A.  A person with a developmental disability is presumed to have capacity to give consent to a particular decision, unless and until determined otherwise.  The provisions of this Section shall apply only to persons with cognitive disabilities.

(1)  Capacity to give consent or make a particular decision exists when a person is able to comprehend the purposes, consequences, risks and benefits of the decision and any available alternatives.

(2)  Decisions regarding daily activities and matters that are not of long-term consequence may require less comprehension than decisions concerning matters that have important legal, health, safety or other long-term consequences, including medical treatment decisions, behavioral or psychiatric treatment decisions, financial matters, contractual matters, living arrangements and rights restrictions.

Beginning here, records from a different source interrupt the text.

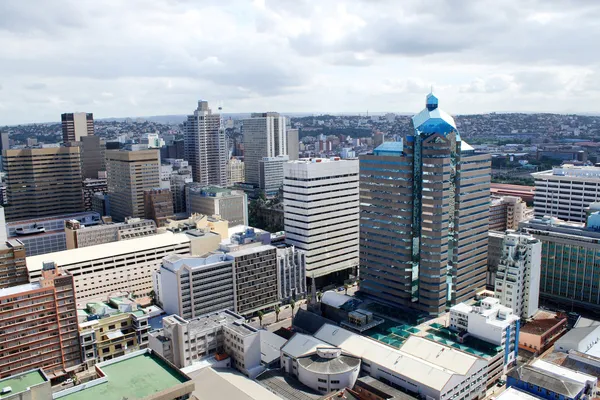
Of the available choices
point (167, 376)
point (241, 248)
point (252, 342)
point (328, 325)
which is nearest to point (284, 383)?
point (252, 342)

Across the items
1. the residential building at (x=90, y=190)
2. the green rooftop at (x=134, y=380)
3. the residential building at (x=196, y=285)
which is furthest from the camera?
the residential building at (x=90, y=190)

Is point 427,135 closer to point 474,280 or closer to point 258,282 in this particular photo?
point 474,280

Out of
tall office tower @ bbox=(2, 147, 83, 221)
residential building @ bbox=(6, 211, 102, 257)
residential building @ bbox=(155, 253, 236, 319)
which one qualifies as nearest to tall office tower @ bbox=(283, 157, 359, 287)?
residential building @ bbox=(155, 253, 236, 319)

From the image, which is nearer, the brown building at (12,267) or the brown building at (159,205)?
the brown building at (12,267)

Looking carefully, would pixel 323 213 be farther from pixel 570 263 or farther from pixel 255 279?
pixel 570 263

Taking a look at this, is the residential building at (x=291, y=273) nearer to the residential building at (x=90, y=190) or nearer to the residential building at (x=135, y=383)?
the residential building at (x=135, y=383)

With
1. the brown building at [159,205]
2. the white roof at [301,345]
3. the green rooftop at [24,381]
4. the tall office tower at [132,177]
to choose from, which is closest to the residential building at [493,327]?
the white roof at [301,345]

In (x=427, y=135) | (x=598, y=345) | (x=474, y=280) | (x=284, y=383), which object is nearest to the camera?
(x=284, y=383)
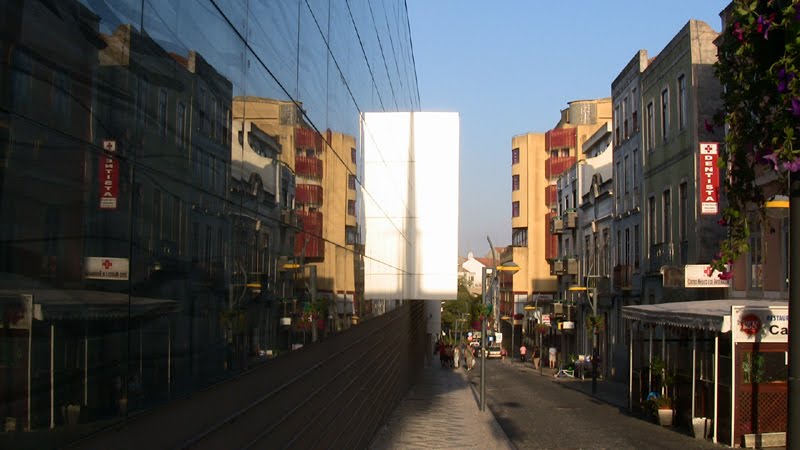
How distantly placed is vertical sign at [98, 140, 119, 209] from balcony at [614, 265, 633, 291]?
36611 millimetres

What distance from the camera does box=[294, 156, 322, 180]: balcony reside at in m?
7.47

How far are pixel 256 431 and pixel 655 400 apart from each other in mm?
16686

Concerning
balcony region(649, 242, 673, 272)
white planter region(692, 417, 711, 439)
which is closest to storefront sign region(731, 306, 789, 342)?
white planter region(692, 417, 711, 439)

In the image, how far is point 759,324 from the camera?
17.0m

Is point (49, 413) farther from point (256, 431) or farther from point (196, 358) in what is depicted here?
point (256, 431)

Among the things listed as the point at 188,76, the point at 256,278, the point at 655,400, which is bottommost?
the point at 655,400

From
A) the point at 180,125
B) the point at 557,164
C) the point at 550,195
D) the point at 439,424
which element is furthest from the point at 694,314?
the point at 550,195

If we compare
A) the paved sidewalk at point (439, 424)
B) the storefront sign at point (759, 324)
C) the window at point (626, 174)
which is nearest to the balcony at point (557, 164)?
the window at point (626, 174)

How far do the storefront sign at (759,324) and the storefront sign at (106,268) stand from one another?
1523 centimetres

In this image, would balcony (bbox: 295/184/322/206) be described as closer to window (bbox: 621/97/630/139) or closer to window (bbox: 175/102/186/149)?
window (bbox: 175/102/186/149)

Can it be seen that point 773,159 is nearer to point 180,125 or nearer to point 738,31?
point 738,31

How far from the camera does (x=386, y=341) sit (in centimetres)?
1912

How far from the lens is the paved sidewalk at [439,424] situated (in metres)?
17.0

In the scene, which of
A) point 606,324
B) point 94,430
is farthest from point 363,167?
point 606,324
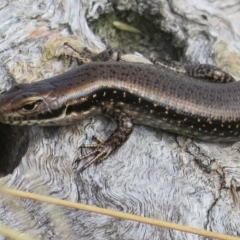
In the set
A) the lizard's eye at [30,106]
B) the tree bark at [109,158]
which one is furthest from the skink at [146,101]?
the lizard's eye at [30,106]

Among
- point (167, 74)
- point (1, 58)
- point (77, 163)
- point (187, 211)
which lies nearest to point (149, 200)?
point (187, 211)

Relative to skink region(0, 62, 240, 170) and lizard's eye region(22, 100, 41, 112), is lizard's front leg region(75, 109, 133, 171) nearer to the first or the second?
skink region(0, 62, 240, 170)

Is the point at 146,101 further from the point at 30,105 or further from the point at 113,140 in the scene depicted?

(3)  A decision may be expressed either orally, in writing, or by any other form of communication.

B.  The capacity of a person to consent can change and develop over time, depending upon health, environment, and other variables.

(1)  The capacity of a person to consent must be routinely assessed as decisions present themselves.

(2)  Assessment shall use current standards and assessment tools, along with input from others, including family and direct service staff who are most familiar with the person.

(3)  Lack of capacity to make a particular decision does not negate the possibility that a person may have capacity to make other decisions or later decisions.

C.  Decisions concerning matters that have important legal, health, safety or other long-term consequences shall require legally adequate consent.  Before a person with a developmental disability can be deemed to have given legally adequate consent, each of the following conditions must be met:

(1)  The person has not been placed under a judgment of interdiction or continuing tutorship that restricts the right of the person to make the decision in question.

(2)  The person has capacity to consent and has been informed of the purposes, consequences, and risks of the decision being made and the benefits of any alternative decision.

(3)  The person understands that his withholding or withdrawing of consent shall not prejudice future provision of care and services to him.

(4)  The person is giving such consent voluntarily and free from coercion and undue influence.

Acts 2005, No. 128, §1, eff. June 22, 2005.